═══ ENTRIES SUPPLIED
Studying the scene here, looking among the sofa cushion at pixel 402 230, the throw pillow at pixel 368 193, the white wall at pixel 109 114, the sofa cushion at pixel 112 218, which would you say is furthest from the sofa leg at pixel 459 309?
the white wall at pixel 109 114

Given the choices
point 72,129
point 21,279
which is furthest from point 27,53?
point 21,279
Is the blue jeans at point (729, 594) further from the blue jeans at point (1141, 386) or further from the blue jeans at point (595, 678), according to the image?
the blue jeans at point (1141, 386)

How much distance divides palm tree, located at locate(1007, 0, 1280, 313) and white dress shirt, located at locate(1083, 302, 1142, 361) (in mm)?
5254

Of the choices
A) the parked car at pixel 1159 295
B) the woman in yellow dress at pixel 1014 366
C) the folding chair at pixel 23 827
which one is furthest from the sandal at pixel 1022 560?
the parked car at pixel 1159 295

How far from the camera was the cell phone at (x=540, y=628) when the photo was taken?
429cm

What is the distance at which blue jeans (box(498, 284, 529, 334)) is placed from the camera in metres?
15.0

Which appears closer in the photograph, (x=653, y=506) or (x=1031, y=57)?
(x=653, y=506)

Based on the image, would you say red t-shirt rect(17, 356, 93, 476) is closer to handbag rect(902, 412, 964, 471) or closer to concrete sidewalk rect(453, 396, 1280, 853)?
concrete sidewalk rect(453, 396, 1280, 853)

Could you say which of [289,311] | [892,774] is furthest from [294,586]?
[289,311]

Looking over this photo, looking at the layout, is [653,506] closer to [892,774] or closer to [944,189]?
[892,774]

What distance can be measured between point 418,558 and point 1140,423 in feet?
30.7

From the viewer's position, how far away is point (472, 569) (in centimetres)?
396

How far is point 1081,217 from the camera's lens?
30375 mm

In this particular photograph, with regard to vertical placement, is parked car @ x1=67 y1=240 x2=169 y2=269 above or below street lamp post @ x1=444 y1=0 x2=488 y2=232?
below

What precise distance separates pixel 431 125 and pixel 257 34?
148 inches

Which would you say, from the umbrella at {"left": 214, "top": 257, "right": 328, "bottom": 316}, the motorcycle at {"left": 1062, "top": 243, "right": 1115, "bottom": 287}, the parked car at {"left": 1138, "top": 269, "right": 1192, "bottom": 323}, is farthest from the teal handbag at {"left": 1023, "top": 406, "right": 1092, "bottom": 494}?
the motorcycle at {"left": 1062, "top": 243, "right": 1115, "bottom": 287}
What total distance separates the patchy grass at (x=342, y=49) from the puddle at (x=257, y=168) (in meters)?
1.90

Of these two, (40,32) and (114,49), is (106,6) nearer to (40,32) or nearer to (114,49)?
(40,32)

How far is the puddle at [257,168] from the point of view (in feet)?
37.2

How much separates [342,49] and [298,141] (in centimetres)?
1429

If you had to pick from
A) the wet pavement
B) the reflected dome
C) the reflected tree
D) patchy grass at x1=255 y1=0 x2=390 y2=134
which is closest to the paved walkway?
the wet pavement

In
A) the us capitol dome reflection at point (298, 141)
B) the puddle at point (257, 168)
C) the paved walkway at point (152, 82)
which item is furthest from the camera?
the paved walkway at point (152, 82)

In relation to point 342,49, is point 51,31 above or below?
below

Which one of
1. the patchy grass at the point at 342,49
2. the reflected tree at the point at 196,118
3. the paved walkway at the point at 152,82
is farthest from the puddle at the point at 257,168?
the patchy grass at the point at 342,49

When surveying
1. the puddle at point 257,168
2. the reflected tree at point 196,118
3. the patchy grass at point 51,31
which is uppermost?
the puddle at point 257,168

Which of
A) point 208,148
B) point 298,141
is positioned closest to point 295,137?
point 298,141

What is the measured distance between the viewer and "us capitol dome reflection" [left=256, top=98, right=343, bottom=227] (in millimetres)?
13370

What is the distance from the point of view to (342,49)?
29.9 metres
══════
Render all of the data above as a JSON list of strings, with one string for each line and blank lines omitted.

• EXERCISE ANSWER
[
  "Studying the scene here, looking among the sofa cushion at pixel 402 230, the throw pillow at pixel 368 193, the white wall at pixel 109 114, the sofa cushion at pixel 112 218, which would you say is furthest from the sofa leg at pixel 459 309?",
  "the white wall at pixel 109 114",
  "Given the choices",
  "point 72,129",
  "point 21,279",
  "which is furthest from point 27,53?",
  "point 21,279",
  "Is the blue jeans at point (729, 594) further from the blue jeans at point (1141, 386) or further from the blue jeans at point (595, 678), according to the image?",
  "the blue jeans at point (1141, 386)",
  "How much distance divides palm tree, located at locate(1007, 0, 1280, 313) and white dress shirt, located at locate(1083, 302, 1142, 361) (in mm)?",
  "5254",
  "Of the choices",
  "A) the parked car at pixel 1159 295",
  "B) the woman in yellow dress at pixel 1014 366",
  "C) the folding chair at pixel 23 827",
  "which one is furthest from the sandal at pixel 1022 560?",
  "the parked car at pixel 1159 295",
  "How far from the camera was the cell phone at (x=540, y=628) when the photo was taken?",
  "429cm",
  "What is the distance at which blue jeans (box(498, 284, 529, 334)) is placed from the camera in metres?",
  "15.0",
  "Which appears closer in the photograph, (x=653, y=506) or (x=1031, y=57)?",
  "(x=653, y=506)",
  "Based on the image, would you say red t-shirt rect(17, 356, 93, 476) is closer to handbag rect(902, 412, 964, 471) or closer to concrete sidewalk rect(453, 396, 1280, 853)?",
  "concrete sidewalk rect(453, 396, 1280, 853)",
  "Could you say which of [289,311] | [892,774] is furthest from [294,586]?",
  "[289,311]",
  "Looking over this photo, looking at the layout, is [653,506] closer to [892,774] or closer to [944,189]?",
  "[892,774]",
  "What distance can be measured between point 418,558 and point 1140,423 in feet?",
  "30.7",
  "From the viewer's position, how far away is point (472, 569) (in centimetres)?",
  "396",
  "How far is point 1081,217 from the camera's lens?",
  "30375 mm",
  "In this particular photograph, with regard to vertical placement, is parked car @ x1=67 y1=240 x2=169 y2=269 above or below street lamp post @ x1=444 y1=0 x2=488 y2=232?",
  "below",
  "What precise distance separates pixel 431 125 and pixel 257 34?",
  "148 inches",
  "Which would you say, from the umbrella at {\"left\": 214, \"top\": 257, \"right\": 328, \"bottom\": 316}, the motorcycle at {\"left\": 1062, \"top\": 243, \"right\": 1115, \"bottom\": 287}, the parked car at {\"left\": 1138, \"top\": 269, \"right\": 1192, \"bottom\": 323}, is farthest from the teal handbag at {\"left\": 1023, \"top\": 406, \"right\": 1092, \"bottom\": 494}?",
  "the motorcycle at {\"left\": 1062, \"top\": 243, \"right\": 1115, \"bottom\": 287}",
  "What total distance separates the patchy grass at (x=342, y=49) from the puddle at (x=257, y=168) (in meters)?",
  "1.90",
  "Of these two, (40,32) and (114,49), is (106,6) nearer to (40,32) or nearer to (114,49)?",
  "(40,32)",
  "How far is the puddle at [257,168] from the point of view (in feet)?",
  "37.2",
  "How much separates [342,49] and [298,141] (in centimetres)?",
  "1429",
  "If you had to pick from",
  "A) the wet pavement",
  "B) the reflected dome",
  "C) the reflected tree",
  "D) patchy grass at x1=255 y1=0 x2=390 y2=134",
  "which is closest to the paved walkway?",
  "the wet pavement",
  "In",
  "A) the us capitol dome reflection at point (298, 141)",
  "B) the puddle at point (257, 168)",
  "C) the paved walkway at point (152, 82)",
  "which item is furthest from the camera?",
  "the paved walkway at point (152, 82)",
  "In relation to point 342,49, is point 51,31 above or below?",
  "below",
  "Which one of",
  "1. the patchy grass at the point at 342,49",
  "2. the reflected tree at the point at 196,118",
  "3. the paved walkway at the point at 152,82",
  "is farthest from the puddle at the point at 257,168?",
  "the patchy grass at the point at 342,49",
  "When surveying",
  "1. the puddle at point 257,168",
  "2. the reflected tree at point 196,118",
  "3. the patchy grass at point 51,31",
  "which is uppermost?",
  "the puddle at point 257,168",
  "Which of",
  "A) point 208,148",
  "B) point 298,141",
  "is positioned closest to point 295,137?",
  "point 298,141",
  "What is the measured distance between the viewer and \"us capitol dome reflection\" [left=256, top=98, right=343, bottom=227] (in millimetres)?",
  "13370",
  "What is the distance from the point of view to (342,49)?",
  "29.9 metres"
]